Apart from the adverse effect that this must have caused to the residents’ physical health, it may also have had a depressing effect on their mental health, including (as we shall see later) that of Angus Fleming. It may have been an attempt to escape the depressing atmosphere that prompted Angus and Elizabeth to move the family to Edinburgh in 1861. Perhaps Angus had found work in the construction of the railway and railway stations in Edinburgh at that time. This may be what prompted him to take on a new trade: sawyer. This was a notoriously hard and dirty job involving the manufacture of timber by manually sawing logs into beams and planks. Sawyers worked in teams, with one in a pit below the log and the other on the top. As this team pushed and pulled the saw through the log, the bottom man was inevitably showered in sawdust. It must have been very difficult to both saw straight and avoid getting grit in the eye. It says a lot about his strength and perseverance that he seems to have maintained this trade throughout the rest of his working life.

When the 1861 census was taken the family lived at 15 Ashley Court Edinburgh along with their lodger, John France. It appears that their eldest son, Angus, had died because he is not recorded on this census. This was a very sad blow and may be what prompted the couple to move their family back to Glasgow where another son was born on 4 June 1862 at 49 Turrern Street Calton. He was also named Angus in honour of his late brother.

Angus became quite unstable soon after the family returned to Glasgow. He abandoned his family despite the fact that his wife had four young children to raise and was again pregnant.

Elizabeth Fleming (nee Taylor) had always ensured that her children attended school. She was determined that they would not be forced to become coal miners like her father and grandfather. When her husband left, she moved her family back to Mud Row where she had a family support network. When her youngest child was born in 1865, he was named Matthew Taylor Fleming after his uncle (Matthew Taylor) who had done most to help his sister in her hour of need.

Two years later, Angus Fleming was brought before the court in Cambuslang and charged with deserting his wife. His family had "become chargeable to the Parish of Cambuslang" which had provided aid for more than two years.

He returned home briefly during the following year, but his problems had worsened. He bashed Elizabeth badly and was punished with two months gaol. 

No further records of Angus' life or his death have yet been found. In particular, he was not recorded in either the 1871 or the 1881 census in Scotland even though, on the basis of other evidence, he lived until at least 1881. His family is recorded on both censuses without Angus. There is no separate record of Angus in these censuses.

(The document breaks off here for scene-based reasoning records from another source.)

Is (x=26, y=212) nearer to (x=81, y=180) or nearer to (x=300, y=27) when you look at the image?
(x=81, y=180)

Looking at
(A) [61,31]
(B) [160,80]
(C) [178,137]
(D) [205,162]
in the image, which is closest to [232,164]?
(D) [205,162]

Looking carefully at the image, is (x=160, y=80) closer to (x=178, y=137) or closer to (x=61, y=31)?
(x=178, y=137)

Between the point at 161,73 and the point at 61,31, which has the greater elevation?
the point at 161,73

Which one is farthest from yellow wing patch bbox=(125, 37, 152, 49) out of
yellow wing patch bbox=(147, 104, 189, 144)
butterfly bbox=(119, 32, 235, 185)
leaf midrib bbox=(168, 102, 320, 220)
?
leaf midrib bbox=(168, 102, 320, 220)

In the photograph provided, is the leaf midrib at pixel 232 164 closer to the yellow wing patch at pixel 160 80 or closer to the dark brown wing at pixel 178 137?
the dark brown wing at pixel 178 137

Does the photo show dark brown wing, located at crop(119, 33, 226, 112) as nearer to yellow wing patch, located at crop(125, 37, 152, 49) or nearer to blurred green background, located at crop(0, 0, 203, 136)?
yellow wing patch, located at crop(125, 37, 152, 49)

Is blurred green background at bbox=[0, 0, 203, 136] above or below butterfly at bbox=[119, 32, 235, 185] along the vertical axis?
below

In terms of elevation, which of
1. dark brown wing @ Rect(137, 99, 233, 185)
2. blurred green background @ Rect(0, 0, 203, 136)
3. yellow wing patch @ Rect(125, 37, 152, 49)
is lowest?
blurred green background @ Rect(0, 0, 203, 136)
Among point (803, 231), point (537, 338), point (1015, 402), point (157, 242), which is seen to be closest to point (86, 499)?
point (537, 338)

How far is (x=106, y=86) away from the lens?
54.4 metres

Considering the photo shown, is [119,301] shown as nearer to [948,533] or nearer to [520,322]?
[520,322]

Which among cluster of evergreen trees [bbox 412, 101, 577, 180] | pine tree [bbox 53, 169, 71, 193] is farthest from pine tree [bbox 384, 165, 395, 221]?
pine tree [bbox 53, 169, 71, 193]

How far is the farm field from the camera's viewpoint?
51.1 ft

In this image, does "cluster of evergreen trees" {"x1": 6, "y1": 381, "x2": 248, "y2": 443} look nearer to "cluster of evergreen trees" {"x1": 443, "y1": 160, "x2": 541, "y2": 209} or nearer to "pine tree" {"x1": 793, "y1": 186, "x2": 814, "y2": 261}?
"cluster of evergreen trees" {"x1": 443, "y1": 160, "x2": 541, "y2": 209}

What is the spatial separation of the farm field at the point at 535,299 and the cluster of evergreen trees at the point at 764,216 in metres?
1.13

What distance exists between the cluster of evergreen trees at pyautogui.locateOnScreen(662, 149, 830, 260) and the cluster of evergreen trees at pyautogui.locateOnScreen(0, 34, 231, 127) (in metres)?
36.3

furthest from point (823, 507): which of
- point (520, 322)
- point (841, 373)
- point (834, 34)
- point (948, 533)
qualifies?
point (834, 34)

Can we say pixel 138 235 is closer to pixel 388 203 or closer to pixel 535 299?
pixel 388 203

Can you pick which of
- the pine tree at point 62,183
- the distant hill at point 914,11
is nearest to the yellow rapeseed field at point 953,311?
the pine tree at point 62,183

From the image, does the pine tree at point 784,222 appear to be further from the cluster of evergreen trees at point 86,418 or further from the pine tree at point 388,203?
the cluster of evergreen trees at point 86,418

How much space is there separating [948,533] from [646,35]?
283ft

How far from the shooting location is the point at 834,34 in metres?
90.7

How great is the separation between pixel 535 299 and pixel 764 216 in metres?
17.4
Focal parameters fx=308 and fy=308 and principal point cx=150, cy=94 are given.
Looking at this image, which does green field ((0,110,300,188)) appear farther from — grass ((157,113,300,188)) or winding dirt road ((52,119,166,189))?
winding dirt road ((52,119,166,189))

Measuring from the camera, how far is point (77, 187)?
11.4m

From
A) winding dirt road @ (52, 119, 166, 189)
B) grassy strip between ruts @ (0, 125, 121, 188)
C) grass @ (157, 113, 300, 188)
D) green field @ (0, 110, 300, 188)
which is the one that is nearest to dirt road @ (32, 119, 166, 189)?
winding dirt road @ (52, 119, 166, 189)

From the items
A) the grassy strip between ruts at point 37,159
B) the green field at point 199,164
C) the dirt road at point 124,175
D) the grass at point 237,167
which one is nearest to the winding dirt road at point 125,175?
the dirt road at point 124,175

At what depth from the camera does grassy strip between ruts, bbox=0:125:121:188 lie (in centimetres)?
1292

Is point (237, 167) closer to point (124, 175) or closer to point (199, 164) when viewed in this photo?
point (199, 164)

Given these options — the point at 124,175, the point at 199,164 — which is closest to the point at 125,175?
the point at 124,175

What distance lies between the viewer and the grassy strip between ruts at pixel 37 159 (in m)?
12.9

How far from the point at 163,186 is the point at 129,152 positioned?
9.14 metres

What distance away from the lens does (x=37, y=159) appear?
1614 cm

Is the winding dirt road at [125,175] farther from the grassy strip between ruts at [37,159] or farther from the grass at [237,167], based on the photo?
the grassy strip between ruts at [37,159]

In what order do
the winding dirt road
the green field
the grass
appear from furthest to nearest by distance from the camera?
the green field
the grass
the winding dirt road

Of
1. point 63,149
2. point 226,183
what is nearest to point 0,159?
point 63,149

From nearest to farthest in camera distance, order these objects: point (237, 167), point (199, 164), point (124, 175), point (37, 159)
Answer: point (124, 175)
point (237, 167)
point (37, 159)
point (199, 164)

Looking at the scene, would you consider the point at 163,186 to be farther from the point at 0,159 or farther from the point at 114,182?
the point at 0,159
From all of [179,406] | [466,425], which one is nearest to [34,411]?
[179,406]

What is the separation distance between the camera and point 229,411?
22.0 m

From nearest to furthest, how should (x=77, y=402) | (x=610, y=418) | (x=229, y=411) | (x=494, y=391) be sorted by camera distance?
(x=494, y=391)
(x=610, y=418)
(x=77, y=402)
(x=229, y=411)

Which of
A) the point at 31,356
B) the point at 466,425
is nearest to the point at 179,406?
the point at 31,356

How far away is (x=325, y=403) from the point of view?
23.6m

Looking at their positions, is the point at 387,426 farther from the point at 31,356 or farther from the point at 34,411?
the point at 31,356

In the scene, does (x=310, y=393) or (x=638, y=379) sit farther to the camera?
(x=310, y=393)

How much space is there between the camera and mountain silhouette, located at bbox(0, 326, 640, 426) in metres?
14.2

All of his children except the youngest (Matthew) emigrated to Australia in the 1880s. His son Angus later died of a cerebral embolism on 15 March 1887, aged 25, and is buried in Rookwood Cemetery (Sydney, NSW). Charles lived in Australia from 1883 until about 1903 when he emigrated again, this time to New Zealand. Jane married Adam Hood Philip in 1887 in NSW and the family later moved to New Zealand.

When Angus' wife, Elizabeth, died on 12 January 1881, her death certificate recorded that she was "married to Angus Fleming". Since she was not recorded as a widow, it is likely that Angus was still alive and this fact was known to his family. Angus definitely died before 1884, however, as he is recorded as 'deceased' on the marriage certificate of his son Angus to Martha Duncan. No death certificate has yet been found.

Angus' son Charles produced the first grandson for Angus on 22 December 1878, thirteen years after he had abandoned his family. Had Charles followed the rules of the Scottish naming convention (as his family traditionally did), the child would have been named Angus after its paternal grandfather. But, given Angus' neglect of his family over such a long period, he was not so honoured. Instead, the child was named for its maternal grandfather, Charles Taylor.